In Wohltmann’s research, further analysis is needed to determine whether using Facebook made participants feel less lonely or more socially connected, she said.
Likewise, further analysis is needed to determine whether, or by how much, Facebook’s social aspect contributed to improvements in cognitive performance. However, Wohltmann suspects that the complex nature of the Facebook interface, compared to the online diary site, was largely responsible for Facebook users’ improved performance.
“The Facebook interface is actually quite complex. The big difference between the online diary and Facebook is that when you create a diary entry, you create the entry, you save it and that’s all you see, versus if you’re on Facebook, several people are posting new things, so new information is constantly getting posted,” she said.
“You’re seeing this new information coming in, and you need to focus on the new information and get rid of the old information, or keep it in mind if you want to go back and reference it later, so you have to constantly update what’s there in your attention,” she said.

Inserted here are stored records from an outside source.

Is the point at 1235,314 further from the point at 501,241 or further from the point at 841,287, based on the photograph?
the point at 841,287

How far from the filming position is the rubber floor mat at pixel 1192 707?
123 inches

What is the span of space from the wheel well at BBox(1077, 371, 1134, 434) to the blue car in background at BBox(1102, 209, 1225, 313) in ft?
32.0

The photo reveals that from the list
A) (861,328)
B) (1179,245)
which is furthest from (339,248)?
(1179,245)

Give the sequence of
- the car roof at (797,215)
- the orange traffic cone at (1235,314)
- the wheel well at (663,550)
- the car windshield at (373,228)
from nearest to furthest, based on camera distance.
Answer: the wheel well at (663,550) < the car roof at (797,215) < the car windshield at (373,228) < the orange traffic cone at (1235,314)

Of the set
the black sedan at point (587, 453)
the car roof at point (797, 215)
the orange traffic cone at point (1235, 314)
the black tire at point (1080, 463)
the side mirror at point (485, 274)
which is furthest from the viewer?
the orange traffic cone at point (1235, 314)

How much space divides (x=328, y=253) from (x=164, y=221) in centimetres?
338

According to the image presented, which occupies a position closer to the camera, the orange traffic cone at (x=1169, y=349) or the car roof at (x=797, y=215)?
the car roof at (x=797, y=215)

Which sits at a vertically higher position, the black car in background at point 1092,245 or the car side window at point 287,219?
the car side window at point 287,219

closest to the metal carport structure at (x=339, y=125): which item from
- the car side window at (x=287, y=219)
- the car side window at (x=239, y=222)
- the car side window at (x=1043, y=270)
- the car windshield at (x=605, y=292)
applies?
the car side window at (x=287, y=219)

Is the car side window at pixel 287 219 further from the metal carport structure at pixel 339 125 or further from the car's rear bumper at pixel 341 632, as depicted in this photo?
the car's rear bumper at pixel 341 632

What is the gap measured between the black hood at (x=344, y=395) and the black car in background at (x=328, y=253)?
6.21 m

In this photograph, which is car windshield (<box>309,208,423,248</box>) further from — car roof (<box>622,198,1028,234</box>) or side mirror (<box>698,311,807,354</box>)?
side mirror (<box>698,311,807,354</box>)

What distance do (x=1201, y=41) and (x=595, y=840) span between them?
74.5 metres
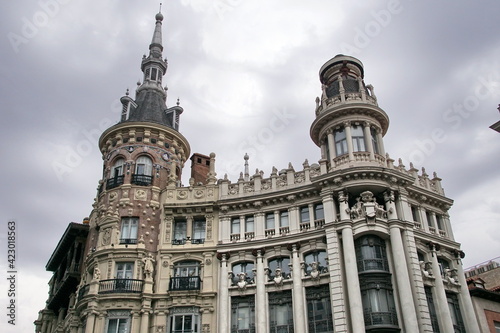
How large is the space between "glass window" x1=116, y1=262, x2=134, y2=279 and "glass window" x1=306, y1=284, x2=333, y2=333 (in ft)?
41.9

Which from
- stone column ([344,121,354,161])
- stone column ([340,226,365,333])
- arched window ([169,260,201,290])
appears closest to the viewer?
stone column ([340,226,365,333])

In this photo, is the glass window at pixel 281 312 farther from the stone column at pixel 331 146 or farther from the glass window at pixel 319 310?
the stone column at pixel 331 146

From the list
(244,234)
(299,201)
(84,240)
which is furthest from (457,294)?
(84,240)

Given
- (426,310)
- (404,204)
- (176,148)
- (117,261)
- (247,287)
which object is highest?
(176,148)

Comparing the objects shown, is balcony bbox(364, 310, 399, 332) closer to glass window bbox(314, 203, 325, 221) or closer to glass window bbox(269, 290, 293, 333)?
glass window bbox(269, 290, 293, 333)

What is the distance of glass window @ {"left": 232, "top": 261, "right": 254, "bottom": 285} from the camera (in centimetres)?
3544

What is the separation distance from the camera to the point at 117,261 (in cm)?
3631

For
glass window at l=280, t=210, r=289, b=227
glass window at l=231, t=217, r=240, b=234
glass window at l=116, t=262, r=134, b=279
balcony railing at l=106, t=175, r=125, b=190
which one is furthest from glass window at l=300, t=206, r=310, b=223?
balcony railing at l=106, t=175, r=125, b=190

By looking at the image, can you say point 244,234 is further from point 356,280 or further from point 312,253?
point 356,280

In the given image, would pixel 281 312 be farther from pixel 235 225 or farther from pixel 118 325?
pixel 118 325

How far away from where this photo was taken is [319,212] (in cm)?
3594

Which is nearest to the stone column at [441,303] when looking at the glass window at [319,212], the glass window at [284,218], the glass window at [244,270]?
the glass window at [319,212]

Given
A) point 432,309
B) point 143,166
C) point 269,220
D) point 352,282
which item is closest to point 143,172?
point 143,166

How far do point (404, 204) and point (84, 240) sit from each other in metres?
26.4
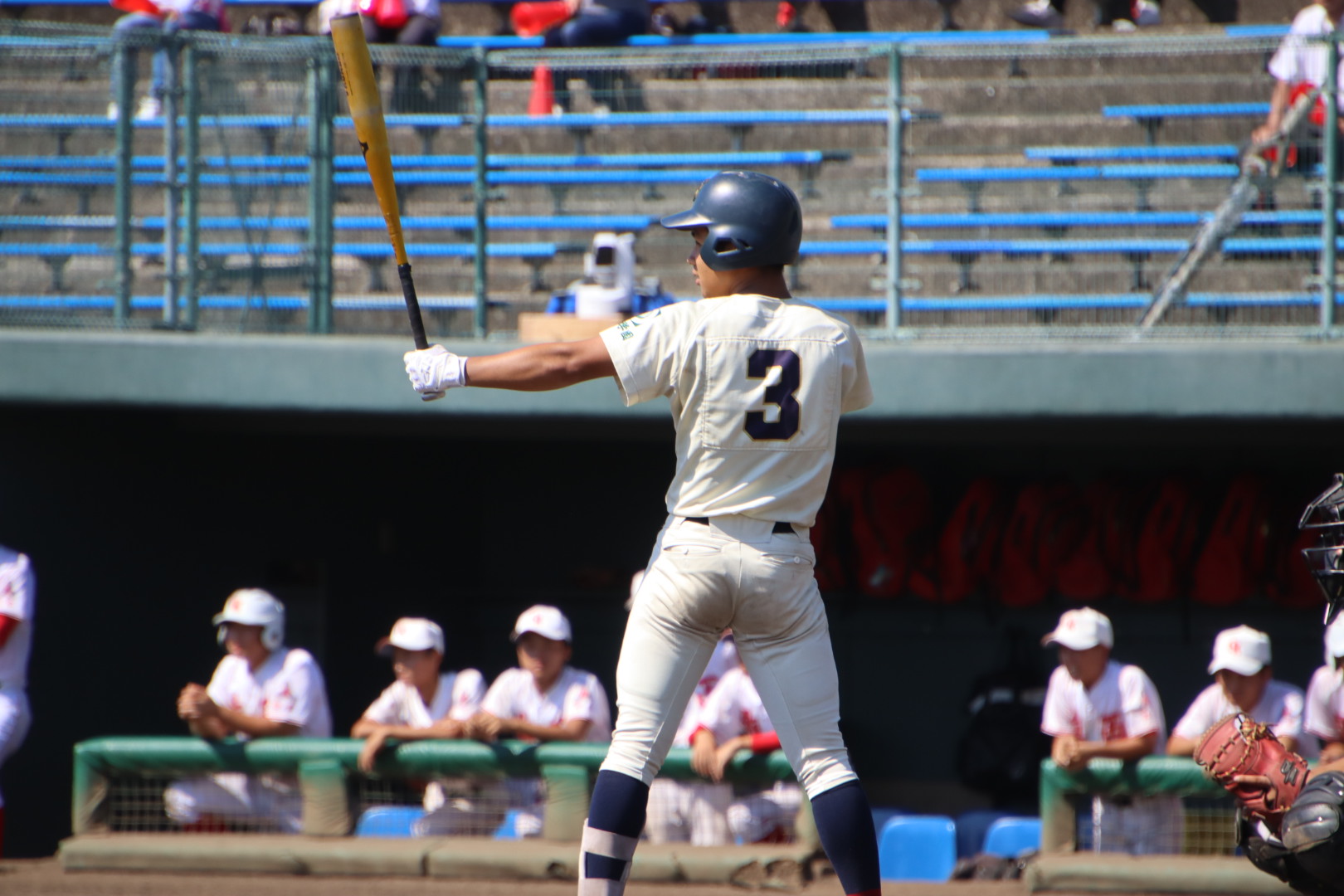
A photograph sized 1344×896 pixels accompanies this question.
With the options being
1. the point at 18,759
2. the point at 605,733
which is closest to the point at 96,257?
the point at 18,759

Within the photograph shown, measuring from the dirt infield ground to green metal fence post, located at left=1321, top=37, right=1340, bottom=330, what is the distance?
255 cm

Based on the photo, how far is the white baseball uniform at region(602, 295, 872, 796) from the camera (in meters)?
2.82

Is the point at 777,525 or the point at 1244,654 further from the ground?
the point at 777,525

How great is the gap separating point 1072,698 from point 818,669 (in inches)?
126

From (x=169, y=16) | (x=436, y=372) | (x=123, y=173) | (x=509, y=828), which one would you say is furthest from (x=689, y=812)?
(x=169, y=16)

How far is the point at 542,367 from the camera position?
8.93 feet

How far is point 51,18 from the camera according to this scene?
11273mm

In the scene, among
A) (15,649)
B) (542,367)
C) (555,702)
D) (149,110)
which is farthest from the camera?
(149,110)

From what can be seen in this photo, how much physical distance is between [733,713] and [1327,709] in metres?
2.10

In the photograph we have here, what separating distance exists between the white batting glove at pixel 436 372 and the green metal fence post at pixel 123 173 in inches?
151

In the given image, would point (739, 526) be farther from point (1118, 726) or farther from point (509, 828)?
point (1118, 726)

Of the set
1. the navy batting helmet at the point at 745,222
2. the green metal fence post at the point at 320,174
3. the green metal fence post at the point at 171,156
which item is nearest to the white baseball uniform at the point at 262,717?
the green metal fence post at the point at 320,174

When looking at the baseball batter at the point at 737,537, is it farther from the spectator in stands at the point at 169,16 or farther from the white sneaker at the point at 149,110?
the spectator in stands at the point at 169,16

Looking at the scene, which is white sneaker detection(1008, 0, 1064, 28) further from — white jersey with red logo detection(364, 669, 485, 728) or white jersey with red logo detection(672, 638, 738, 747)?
white jersey with red logo detection(364, 669, 485, 728)
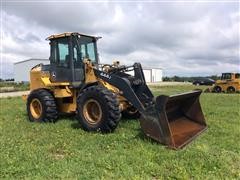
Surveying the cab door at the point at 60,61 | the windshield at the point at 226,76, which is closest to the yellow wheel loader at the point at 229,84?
the windshield at the point at 226,76

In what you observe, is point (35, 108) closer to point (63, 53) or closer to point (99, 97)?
point (63, 53)

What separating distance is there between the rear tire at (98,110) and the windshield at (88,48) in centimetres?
174

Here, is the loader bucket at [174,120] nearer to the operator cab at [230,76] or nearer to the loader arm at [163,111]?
the loader arm at [163,111]

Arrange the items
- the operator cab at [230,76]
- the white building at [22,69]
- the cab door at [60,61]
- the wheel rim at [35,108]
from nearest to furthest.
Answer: the cab door at [60,61]
the wheel rim at [35,108]
the operator cab at [230,76]
the white building at [22,69]

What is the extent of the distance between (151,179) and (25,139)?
3601mm

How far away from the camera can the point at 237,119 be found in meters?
10.3

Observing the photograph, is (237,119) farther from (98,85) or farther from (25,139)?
(25,139)

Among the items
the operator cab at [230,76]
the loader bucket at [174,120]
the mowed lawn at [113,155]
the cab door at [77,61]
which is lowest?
the mowed lawn at [113,155]

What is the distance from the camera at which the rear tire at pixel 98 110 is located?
7.71 meters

Participants in the study, who had an average age of 79, represent a demographic whose social media behavior has not been closely examined.
“Facebook is obviously a huge phenomenon in our culture,” Wohltmann said. “There’s starting to be more research coming out about how younger adults use Facebook and online social networking, but we really don’t know very much at all about older adults, and they actually are quite a large growing demographic on Facebook, so I think it’s really important to do the research to find out.”
One in three online seniors use a social networking site like Facebook, according to the Pew Internet & American Life Project.
Wohltmann says she also sees Facebook as a potential alternative to some online games marketed to seniors to help boost mental acuity.
“Those games can boring after a while, and this might be a new activity for people to learn that’s more interesting and keeps them socially engaged,” she said, adding that it can also help older adults stay connected with grandchildren and other family and friends.
Yet, Wohltmann cautions it may not be for everyone.
“One of the take-home messages could be that learning how to use Facebook is a way to build what we call cognitive reserve, to help protect against and stave off cognitive decline due to normal age-related changes in brain function. But there certainly are other ways to do this as well,” she said.
“It’s also important to understand and know about some of the aspects of Facebook that people have concerns about, like how to keep your profile secure,” she said. “So I wouldn’t suggest to anyone to get out and get Granny online right away, unless you or somebody else can provide the proper education and support to that person, so that they can use it in a safe way.”